Everyone talks about the investment, why we should invest is still not clear to most of them.
So, what is compounding?
Compounding is the method of earning income from your previous earnings by reinvesting them. Lets understand this with a simple example:
Let us assume that someone invested Rs 1000 per month for 20 years and if the expected rate of return is 10% per year. The interest for the first year would be Rs 565. In compounding, First year’s interest is added to the principal in the second year and so on. So, Second Year Principal will be =(12000+565)=12565 and interest will be Rs 1881.
For more detailed table and graphs, refer to Poonje’s SAVING CALCULATOR http://poonje.com/saving-calculator/
After 20 years, total amount invested will be Rs 240,000.00 and total interest earned will be Rs 519,368.00. If you look closely total interest earned is more than 2 times the amount invested. So, let me simply say this, put your money to work and let it earn more money for you.

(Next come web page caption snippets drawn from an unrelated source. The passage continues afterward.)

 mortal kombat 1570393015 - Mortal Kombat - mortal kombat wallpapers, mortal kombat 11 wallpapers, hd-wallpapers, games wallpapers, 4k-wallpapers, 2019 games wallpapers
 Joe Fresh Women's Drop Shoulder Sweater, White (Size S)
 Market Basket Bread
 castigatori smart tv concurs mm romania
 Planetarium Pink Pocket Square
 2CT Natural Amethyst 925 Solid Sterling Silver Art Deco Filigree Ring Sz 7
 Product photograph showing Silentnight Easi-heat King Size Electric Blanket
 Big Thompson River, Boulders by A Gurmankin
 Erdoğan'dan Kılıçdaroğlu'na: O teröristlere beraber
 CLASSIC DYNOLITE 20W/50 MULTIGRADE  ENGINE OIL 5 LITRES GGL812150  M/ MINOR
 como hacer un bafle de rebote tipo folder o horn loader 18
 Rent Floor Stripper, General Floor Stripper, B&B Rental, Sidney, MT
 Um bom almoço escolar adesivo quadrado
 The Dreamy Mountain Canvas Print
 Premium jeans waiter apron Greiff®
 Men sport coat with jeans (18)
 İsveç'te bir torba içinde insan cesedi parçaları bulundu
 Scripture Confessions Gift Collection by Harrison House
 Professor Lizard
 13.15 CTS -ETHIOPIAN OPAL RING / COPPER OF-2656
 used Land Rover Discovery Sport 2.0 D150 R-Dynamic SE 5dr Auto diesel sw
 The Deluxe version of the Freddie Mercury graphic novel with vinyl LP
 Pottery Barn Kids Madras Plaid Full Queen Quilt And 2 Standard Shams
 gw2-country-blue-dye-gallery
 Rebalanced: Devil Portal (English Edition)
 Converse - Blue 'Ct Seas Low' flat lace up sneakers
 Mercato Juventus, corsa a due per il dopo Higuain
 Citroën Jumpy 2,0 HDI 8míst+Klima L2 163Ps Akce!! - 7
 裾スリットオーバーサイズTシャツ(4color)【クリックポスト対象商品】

Thus, we see that as the time goes, earnings do not multiplies but grows exponentially.
How to make best use of compounding (make your hard earn money to earn more money for you)
As seen in the above example, you were able to grow an investment of Rs 1000/- per month to nearly Rs 759,368 (invested amount Rs 240,000 and total interest earned Rs 519,368) in 20 years.
However, if you extended the investment horizon by another 5 years, you have earned much more Rs 1,326,833 (invested amount Rs 300,000 and total interest earned Rs 1,026,833).
Thus, the longer you hold more you gain from compounding effect. This is one of the primary reasons to start investing early.
Think before invest
Before investing, think about your investment objective, time period & your risk tolerance. After that choose the investment products that give you a higher rate of interest and meets your objective. Example investing in Fixed Deposit have low interest rate but little to no risk than Mutual funds. Investing in Equities has high return and high risk.
Invest regularly in order to grow your investment
By regularly increasing your investment amount, you can make a huge difference over the long term. Even regular investment helps you, budget your day to day life & restricts you from overspending.
The best way of making your money grow, is to stay diversified and keep investing steadily. If you invest a set amount regularly, you will automatically take advantage of volatility in the market and can grow your investment. Thus, the slow and steady approach tends to yield more growth and less stress.